Michelangelo had 20 maanden op zijn rug gelegen, spaarzaam rustend en in zijn kleren geslapen om tijd te besparen. Toen het echter allemaal voorbij was, in de herfst van 1512, zou het meesterwerk dat hij achterliet op het plafond van de Sixtijnse Kapel in Rome de wereld voor altijd veranderen.
Michelangelo Buonarroti werd geboren in 1475 in een arme maar aristocratische familie in Caprese, een stadje op een heuvel in de buurt van Florence. Hij groeide op met een aangeboren gevoel van trots, dat naarmate hij ouder werd zijn vluchtige temperament zou voeden. Toen hij niet op school excelleerde, ging zijn vader in de leer bij Domenico Ghirlandaio, een Florentijnse frescoist. Cocky vanaf het begin, de 13-jarige Michelangelo slaagde erin zijn mede-leerlingen te irriteren, een zo erg dat de jongen hem in het gezicht sloeg en zijn neus brak.

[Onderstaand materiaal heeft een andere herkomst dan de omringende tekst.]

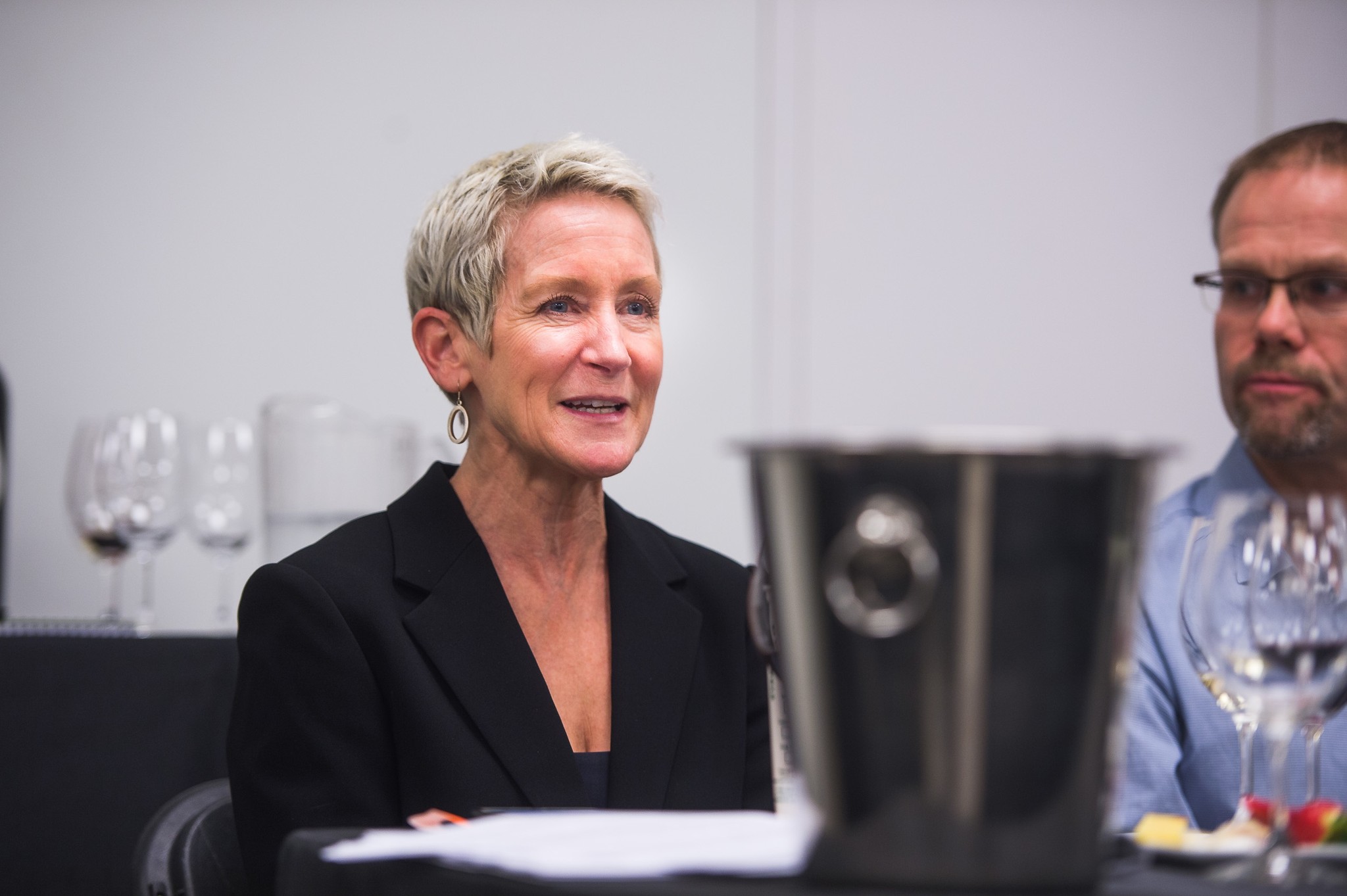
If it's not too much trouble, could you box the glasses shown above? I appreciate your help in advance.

Maar in de werkplaats van Ghirlandaio leerde Michelangelo schilderen; daarbij trok hij de aandacht van de legendarische Medici-familie in Florence, wiens rijkdom en politieke status Michelangelo spoedig als kunstenaar op de kaart zou zetten en in 1496 zijn koers naar het zuiden naar Rome zou uitzetten.

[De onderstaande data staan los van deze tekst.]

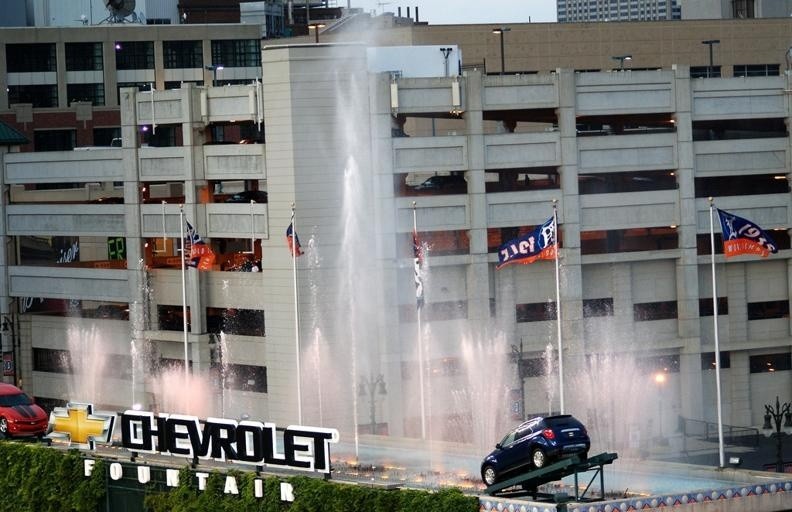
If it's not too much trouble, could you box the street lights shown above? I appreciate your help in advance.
[651,371,668,446]
[3,316,17,387]
[764,395,792,473]
[359,373,387,435]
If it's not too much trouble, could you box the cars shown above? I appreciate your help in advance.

"Het is bijna alsof Michelangelo in een seconde of twee van nul naar 65 mijl per uur gaat", zegt William Wallace, professor kunstgeschiedenis aan de Washington University in Saint Louis. “Hij was 21 toen hij in Rome aankwam, en hij had nog niet veel bereikt. Hij ging van relatief kleine werken naar het plotseling creëren van de Pietà . ”
Het was de Rome Pietà (1499), een sculptuur van de Maagd Maria die het lichaam van haar zoon Jezus op haar schoot wiegt, en de volgende creatie van de kunstenaar in Florence, de bijna 17-voet lange figuur van David (1504) die verdiende Michelangelo het respect van de grootste kunstpatron van zijn tijd: paus Julius II. De 10-jarige samenwerking tussen de twee mannen was zowel een ontmoeting van de geesten als een constante oorlog van ego's en zou resulteren in enkele van de grootste kunstwerken en architectuur van de Italiaanse Renaissance, waaronder de Sixtijnse Kapel.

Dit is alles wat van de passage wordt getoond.